### SELECTED TEXT
⟨

Since 1843, the Addison County Fair had served as the herald of autumn. Originally held in October, the height of harvest time, the Fair was a showcase for excellence in agriculture and animal husbandry, as well as domestic arts including cooking, baking floral arranging and needlework. It soon became the most popular community-wide leisure event in the region. Sporting and entertainment events, such as horse races, music and ended with a dance.

As individuals and in groups, Vermonters took to the mountains, lakes and rivers. As the century drew to a close, hiking, hunting and fishing parties included women as well as men. Vermont autumns gave cyclists their last and, perhaps, best period of activity. They took full advantage of the cool bracing air until the first snows. With the first snows - sometimes as early as October -- skating clubs, which organized late in the century, became active. At the peak of its fad in the 1880s, roller-skating was a favorite indoor recreation.

Although less spontaneous than the events from which they descended, variations on harvest time traditions dating back to the eighteenth century -- harvest suppers, "corn husks" and apple bees - continued throughout the century. "With the advent of longer evenings, comes social activity," commented the Middlebury Register in October 1893. Indoor activities, sponsored by church groups, schools, lodges, fraternities, fire companies, hotels, sponsored parties, sociables, oyster suppers, entertainments and dances for any occasion, including the Thanksgiving Ball, a highlight of the season since the early years of the century.

In the nineteenth century, autumn was not a season for team sports. Although it had been in existence for several decades, football - the ultimate American fall sport -- was far from the wild popularity it achieved in the twentieth century. Middlebury College, for example, didn't organize its first football team until 1894.

The Middlebury College school year resumed in autumn and, with it, the return of the cycle of social and cultural events that had involved local residents since 1800.

⟩

### DATA EXTRACT
⟨

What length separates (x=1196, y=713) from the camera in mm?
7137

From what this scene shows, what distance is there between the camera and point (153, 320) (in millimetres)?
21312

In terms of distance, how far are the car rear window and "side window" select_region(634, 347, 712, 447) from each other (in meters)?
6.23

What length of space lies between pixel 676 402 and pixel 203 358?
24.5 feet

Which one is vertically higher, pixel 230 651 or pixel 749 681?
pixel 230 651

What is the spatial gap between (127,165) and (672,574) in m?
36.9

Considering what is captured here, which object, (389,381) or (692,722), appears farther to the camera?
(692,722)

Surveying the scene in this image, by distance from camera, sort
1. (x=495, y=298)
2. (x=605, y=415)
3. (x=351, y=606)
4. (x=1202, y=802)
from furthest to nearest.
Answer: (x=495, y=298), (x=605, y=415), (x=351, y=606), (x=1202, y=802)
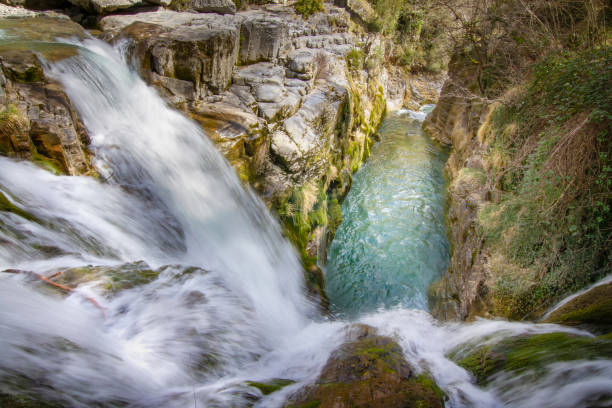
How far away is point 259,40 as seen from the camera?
8281 millimetres

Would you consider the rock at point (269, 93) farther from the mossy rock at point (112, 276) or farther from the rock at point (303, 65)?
the mossy rock at point (112, 276)

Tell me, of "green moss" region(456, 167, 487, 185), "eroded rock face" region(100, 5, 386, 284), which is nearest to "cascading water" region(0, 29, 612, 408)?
"eroded rock face" region(100, 5, 386, 284)

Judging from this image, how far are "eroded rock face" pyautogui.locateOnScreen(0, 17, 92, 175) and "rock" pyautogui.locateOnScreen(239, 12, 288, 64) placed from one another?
15.0 feet

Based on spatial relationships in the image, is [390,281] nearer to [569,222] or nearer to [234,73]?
[569,222]

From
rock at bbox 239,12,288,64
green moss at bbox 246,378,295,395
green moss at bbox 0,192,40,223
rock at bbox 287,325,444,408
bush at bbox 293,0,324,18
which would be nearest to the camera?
rock at bbox 287,325,444,408

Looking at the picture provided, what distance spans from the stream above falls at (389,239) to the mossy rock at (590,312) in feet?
9.95

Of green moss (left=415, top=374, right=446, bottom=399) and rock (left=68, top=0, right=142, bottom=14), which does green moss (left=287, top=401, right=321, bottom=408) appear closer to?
green moss (left=415, top=374, right=446, bottom=399)

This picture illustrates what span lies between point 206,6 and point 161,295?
30.0 feet

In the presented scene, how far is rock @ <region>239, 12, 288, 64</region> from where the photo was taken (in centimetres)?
802

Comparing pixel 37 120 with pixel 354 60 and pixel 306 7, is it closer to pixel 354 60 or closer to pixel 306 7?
pixel 354 60

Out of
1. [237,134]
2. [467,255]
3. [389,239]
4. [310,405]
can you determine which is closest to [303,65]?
[237,134]

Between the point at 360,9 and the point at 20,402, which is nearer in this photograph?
the point at 20,402

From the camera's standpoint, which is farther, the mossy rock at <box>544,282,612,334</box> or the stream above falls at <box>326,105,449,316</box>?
the stream above falls at <box>326,105,449,316</box>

⟩

### TASKS TO COMPLETE
A) Please return the passage on autumn in nineteenth-century Vermont from "In the nineteenth" to "team until 1894.", copied word for word.
B) Return each line of the records that contains the string "camera", matching its case exactly.

### RESULTS FOR EACH TASK
A)
In the nineteenth century, autumn was not a season for team sports. Although it had been in existence for several decades, football - the ultimate American fall sport -- was far from the wild popularity it achieved in the twentieth century. Middlebury College, for example, didn't organize its first football team until 1894.

B)
What length separates (x=1196, y=713) from the camera in mm?
From what this scene shows, what distance is there between the camera and point (153, 320) (in millimetres)?
Considering what is captured here, which object, (389,381) or (692,722), appears farther to the camera?
Surveying the scene in this image, by distance from camera, sort
How far away is point 259,40 as seen from the camera?
which would be nearest to the camera?
From the camera's standpoint, which is farther, the mossy rock at <box>544,282,612,334</box> or the stream above falls at <box>326,105,449,316</box>?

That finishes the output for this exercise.